Paul Orberson was the top earner in Excel Communications, and allegedly the first distributor ever to earn a million dollars a month. When he left Excel to form his own company, it made sense that he would adopt and fine tune the Excel model, as it had proven so profitable for himself.
Here’s the Excel model in a nutshell: High front end costs for a box of air, and puny or non-existent residual income.
Distributors will send in $300 to $500 for a ‘licence’ and receive a $10 binder as a starter kit. They will then go to work gathering customers for the company and be paid commissions like 2%, 1/4% (!), 1%, 5%, max 8%.
This model has been adopted by the energy and communications and travel companies. The travel comp plans we have studied have no residual income at all based on the sale of travel. It’s ALL recruiting!
So how do these companies produce their millionaires? Where does the money come from?
Out of your pocket.
Remember that $500 you sent away to start your business? $200 may have gone to your sponsor. Another $200 may have gone to your upline. The company may have kept $100. Worst of all, if you did not gather your two or three customers to trigger the bonuses, the company kept it all. And you got nothing but a box of air. See O’Donnell’s article to read …
More than 85% of the compensation paid is from recruiting new members, the complaint said. The compensation plan is designed so the majority of people will spend more than they earn. As Conway noted in an interview, about 90% of people made less than $15 a year, yet were asked to spend about $1,500 a year on products and membership fees.
When Excel was coming apart in 2004, a recruiting frenzy erupted among the soon to be homeless Excel distributors. Top earners found desperate new homes and started calling everyone on every list they had. We no longer heard the success stories, but started hearing the more truthful poverty stories – the kind we are now hearing from FHTM distributors.
Leaders who had never spoken to us before would call us up and attempt to bring us over to their new venture. Many admitted that their Excel checks were 80% to 90% recruiting and training bonuses (right out of your pocket), and only 10% to 20% residual. If their businesses did not continue to expand, their check would plummet, people would leave, customers would vanish, and their puny residuals would shrink too.
The Excel model is 90% illegal and 10% impossible. If you threw away all that messy long distance and pesky products, and just kept the real money making part of the biz, you’d have …
… one of the biggest pyramid scams ever perpetrated on the network marketing industry. Michael Dlouhy
So there’s your answer to the millionaire question. Most of the top earners in Excel were sponsor monsters living off the start-up fees sent in by hopeful recruits, NOT from the sale of goods or services to the end consumer.

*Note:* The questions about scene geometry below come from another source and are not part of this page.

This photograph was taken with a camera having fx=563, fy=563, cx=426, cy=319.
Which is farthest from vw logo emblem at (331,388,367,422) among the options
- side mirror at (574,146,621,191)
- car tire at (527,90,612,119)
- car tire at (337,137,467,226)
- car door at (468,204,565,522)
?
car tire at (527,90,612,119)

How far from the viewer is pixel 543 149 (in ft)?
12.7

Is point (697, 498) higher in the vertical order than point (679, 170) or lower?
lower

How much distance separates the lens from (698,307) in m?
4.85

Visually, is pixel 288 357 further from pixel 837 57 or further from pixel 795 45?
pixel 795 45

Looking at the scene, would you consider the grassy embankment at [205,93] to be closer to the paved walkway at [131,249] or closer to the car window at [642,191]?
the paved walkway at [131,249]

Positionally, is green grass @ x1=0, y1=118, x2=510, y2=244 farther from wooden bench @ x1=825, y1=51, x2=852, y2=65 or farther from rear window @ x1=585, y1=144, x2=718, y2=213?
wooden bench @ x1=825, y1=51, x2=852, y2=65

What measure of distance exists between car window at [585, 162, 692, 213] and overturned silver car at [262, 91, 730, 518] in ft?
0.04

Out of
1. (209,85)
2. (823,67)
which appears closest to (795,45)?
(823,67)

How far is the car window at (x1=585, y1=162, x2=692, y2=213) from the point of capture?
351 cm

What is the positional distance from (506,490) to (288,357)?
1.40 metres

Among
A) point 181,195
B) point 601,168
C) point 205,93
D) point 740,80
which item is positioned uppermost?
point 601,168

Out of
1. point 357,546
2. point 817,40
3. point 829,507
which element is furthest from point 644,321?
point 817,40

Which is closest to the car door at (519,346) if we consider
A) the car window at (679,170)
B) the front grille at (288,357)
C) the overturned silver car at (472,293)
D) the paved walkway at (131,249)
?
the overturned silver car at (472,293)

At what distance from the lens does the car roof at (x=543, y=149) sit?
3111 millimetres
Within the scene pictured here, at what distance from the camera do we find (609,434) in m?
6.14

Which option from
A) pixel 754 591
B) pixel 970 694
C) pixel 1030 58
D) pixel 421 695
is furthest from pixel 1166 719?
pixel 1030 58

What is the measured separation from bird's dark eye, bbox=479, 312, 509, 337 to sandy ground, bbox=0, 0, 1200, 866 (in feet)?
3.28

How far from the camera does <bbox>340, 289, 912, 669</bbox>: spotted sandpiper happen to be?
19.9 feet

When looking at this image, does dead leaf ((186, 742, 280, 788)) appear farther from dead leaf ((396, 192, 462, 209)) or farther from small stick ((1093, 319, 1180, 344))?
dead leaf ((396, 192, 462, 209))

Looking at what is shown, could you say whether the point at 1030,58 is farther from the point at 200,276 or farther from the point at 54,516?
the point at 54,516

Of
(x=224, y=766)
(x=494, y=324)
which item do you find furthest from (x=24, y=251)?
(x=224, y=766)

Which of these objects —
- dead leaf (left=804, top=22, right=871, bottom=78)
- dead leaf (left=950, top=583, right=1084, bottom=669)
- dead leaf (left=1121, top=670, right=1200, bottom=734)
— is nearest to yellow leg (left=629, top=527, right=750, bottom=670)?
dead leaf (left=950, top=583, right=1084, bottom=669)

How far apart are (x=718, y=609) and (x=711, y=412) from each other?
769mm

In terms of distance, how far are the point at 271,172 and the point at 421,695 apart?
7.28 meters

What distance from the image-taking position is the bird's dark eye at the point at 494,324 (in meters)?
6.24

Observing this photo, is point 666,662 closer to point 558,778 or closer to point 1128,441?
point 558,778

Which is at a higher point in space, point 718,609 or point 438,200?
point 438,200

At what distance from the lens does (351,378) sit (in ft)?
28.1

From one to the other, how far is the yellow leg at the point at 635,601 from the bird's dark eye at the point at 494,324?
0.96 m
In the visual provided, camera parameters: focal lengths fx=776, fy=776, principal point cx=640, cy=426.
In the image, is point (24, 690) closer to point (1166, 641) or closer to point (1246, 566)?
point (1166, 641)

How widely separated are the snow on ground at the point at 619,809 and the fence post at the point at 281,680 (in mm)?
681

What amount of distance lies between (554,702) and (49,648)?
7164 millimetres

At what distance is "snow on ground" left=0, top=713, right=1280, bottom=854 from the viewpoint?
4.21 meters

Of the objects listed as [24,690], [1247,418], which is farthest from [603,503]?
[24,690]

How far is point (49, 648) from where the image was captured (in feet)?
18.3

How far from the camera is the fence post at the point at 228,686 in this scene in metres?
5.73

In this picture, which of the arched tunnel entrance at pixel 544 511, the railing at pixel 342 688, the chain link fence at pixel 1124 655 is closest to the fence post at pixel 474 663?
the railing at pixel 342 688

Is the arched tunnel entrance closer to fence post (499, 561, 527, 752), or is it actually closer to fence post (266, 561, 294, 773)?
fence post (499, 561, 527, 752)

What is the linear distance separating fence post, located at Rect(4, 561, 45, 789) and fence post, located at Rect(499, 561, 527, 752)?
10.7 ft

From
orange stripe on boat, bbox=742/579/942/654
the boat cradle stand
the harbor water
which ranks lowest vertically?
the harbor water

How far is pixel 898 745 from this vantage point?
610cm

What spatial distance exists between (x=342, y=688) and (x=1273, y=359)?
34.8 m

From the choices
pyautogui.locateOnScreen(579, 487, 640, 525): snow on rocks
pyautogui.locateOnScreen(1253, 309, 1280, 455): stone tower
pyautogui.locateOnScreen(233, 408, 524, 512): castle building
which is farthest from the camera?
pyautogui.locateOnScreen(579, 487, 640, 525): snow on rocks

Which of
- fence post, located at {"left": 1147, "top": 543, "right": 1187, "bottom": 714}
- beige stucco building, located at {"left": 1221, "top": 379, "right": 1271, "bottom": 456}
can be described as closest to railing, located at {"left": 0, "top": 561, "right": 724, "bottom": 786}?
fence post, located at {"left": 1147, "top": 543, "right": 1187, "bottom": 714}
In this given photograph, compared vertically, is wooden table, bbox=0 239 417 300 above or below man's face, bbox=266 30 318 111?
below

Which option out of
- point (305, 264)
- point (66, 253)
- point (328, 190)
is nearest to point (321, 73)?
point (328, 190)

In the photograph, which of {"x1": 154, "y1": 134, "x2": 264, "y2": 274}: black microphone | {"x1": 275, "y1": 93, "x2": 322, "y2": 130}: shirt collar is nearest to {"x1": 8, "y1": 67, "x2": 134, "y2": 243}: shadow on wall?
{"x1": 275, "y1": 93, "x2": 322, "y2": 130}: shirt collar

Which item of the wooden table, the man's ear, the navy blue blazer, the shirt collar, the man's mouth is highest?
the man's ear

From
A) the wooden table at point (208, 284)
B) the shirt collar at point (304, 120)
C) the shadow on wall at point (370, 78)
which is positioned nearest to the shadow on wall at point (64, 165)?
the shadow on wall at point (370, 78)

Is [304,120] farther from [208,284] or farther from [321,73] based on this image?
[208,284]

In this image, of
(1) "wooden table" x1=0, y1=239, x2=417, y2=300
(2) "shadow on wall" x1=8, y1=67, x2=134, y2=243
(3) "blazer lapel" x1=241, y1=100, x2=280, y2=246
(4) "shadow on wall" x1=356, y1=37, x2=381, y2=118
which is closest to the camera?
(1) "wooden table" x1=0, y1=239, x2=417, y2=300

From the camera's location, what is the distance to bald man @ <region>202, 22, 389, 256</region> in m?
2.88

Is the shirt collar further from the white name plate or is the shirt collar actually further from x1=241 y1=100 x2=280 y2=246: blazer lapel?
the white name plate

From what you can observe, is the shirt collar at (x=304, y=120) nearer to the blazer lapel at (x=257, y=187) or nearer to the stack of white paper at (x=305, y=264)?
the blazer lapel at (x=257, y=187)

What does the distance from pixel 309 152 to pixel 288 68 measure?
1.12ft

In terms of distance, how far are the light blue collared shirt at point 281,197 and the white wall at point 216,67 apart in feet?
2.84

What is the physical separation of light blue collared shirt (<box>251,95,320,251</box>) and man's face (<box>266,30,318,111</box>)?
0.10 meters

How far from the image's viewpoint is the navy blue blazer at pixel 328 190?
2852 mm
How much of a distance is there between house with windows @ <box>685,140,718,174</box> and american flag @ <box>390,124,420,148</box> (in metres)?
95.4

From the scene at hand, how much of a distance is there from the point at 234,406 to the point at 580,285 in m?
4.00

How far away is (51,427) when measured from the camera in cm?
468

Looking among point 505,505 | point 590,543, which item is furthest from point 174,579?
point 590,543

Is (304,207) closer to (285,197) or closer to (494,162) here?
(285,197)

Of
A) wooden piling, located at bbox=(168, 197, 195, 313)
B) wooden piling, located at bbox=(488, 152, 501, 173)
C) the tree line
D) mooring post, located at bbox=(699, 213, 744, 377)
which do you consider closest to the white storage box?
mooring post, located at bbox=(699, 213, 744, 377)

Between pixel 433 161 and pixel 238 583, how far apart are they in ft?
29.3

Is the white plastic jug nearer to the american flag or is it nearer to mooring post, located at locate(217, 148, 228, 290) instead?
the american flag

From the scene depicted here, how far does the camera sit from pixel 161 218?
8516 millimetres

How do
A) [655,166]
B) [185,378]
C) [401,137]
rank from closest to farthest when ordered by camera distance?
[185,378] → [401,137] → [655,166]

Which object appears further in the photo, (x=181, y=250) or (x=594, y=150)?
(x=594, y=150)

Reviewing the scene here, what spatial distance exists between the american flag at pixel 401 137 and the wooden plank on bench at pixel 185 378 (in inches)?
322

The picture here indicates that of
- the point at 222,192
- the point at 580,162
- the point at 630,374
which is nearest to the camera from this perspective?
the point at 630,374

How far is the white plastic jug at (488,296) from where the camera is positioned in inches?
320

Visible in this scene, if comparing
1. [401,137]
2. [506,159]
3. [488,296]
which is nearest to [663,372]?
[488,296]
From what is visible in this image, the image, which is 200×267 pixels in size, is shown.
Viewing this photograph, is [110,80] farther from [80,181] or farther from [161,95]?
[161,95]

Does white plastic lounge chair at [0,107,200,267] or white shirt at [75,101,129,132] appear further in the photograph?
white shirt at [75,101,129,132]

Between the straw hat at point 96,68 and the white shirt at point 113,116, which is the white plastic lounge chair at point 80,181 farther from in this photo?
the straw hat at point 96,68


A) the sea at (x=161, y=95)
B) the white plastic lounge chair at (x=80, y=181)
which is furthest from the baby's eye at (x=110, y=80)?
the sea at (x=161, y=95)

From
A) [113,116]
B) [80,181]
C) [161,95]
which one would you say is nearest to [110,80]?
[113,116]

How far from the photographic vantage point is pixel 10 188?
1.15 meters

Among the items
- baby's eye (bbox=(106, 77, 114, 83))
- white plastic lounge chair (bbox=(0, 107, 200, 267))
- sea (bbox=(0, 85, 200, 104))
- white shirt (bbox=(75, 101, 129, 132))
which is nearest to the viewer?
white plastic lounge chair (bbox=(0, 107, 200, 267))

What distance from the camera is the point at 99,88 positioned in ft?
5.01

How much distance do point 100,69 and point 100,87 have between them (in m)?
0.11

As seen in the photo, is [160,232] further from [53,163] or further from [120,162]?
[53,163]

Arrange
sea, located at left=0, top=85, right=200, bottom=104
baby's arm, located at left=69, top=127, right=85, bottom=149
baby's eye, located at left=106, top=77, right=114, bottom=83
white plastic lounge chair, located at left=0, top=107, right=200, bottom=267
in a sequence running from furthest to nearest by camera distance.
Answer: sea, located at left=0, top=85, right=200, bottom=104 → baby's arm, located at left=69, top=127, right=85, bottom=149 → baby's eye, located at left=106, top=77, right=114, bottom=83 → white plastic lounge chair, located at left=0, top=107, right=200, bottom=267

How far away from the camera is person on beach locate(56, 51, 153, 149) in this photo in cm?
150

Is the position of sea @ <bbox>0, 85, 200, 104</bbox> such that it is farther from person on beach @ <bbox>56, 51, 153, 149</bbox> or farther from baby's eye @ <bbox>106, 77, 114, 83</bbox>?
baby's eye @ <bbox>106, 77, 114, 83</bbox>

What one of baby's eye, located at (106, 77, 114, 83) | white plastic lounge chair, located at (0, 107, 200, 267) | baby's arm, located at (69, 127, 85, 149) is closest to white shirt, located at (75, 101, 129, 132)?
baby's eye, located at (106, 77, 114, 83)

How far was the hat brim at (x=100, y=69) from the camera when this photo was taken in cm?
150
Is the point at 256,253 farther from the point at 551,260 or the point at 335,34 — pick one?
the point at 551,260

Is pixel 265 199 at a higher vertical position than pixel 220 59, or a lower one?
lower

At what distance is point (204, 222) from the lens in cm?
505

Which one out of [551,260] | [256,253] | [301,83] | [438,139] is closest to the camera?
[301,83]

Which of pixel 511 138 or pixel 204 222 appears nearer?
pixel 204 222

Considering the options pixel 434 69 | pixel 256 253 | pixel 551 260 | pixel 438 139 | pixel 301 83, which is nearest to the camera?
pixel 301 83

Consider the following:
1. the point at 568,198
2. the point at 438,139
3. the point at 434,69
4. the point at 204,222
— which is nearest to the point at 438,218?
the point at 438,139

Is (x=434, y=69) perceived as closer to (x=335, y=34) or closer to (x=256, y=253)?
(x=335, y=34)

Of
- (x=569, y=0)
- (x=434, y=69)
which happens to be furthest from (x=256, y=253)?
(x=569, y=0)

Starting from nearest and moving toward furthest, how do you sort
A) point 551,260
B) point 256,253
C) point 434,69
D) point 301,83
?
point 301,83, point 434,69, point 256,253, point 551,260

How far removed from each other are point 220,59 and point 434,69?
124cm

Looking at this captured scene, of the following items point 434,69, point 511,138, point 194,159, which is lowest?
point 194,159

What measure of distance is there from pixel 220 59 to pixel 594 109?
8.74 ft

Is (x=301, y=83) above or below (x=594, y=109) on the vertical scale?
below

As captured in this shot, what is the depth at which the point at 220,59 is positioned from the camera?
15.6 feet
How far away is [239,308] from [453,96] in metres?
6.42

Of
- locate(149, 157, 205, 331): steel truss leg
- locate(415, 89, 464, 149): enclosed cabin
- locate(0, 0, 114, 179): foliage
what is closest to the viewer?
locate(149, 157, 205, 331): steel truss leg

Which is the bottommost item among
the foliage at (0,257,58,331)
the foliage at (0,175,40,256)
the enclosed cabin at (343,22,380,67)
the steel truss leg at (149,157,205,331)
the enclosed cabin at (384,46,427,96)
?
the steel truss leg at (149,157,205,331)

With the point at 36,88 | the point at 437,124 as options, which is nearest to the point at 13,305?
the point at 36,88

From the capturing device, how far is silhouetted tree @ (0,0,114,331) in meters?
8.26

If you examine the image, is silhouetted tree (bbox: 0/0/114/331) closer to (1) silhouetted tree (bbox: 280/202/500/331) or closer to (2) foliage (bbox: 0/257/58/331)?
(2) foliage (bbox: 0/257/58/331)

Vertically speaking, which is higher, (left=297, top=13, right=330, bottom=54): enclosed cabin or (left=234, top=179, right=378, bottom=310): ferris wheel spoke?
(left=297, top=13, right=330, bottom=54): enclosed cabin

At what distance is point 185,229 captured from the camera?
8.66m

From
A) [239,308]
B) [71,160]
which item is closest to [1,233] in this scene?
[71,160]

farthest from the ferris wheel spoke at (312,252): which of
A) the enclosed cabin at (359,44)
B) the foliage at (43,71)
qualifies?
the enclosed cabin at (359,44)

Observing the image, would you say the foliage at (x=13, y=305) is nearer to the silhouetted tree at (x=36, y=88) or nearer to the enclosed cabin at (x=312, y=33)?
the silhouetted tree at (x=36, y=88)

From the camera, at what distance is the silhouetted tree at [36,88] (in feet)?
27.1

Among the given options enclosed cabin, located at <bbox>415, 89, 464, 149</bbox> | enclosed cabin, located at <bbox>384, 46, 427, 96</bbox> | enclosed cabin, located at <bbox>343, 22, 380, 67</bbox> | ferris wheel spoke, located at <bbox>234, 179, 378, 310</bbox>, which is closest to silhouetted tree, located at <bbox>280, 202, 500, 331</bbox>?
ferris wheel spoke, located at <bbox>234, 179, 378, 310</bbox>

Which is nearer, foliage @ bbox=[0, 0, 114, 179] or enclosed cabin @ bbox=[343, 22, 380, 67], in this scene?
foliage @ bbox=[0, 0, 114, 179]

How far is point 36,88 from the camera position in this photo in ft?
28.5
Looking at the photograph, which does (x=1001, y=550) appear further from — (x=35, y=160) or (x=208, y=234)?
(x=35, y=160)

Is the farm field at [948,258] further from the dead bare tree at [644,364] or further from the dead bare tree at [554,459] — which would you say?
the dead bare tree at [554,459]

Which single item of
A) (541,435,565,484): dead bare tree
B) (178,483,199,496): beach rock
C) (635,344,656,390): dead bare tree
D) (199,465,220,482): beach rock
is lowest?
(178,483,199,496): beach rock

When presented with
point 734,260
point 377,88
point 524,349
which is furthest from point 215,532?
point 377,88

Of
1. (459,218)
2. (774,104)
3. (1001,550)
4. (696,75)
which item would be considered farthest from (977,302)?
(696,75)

The business model was “One, two and you’re through! Sign and split!”
Fortune was huge, so stay tuned for thousands to come to its defence. But … having spent five years working the Excel model, we know first hand how devastating it can be to put your time, your energy, your money, your reputation and your soul into a dream, only to have it turn into a nightmare like Excel and Fortune Hi-Tech. Maxed out credit cards, remortgaged homes, tarnished reputations, broken marriages and bankruptcies are the legacy of companies like this.
These are NOT legitimate MLM companies, and we say good riddance.
We empathize with the present Fortune Hi-Tech distributors, but we know for certain they can find a better home. We did.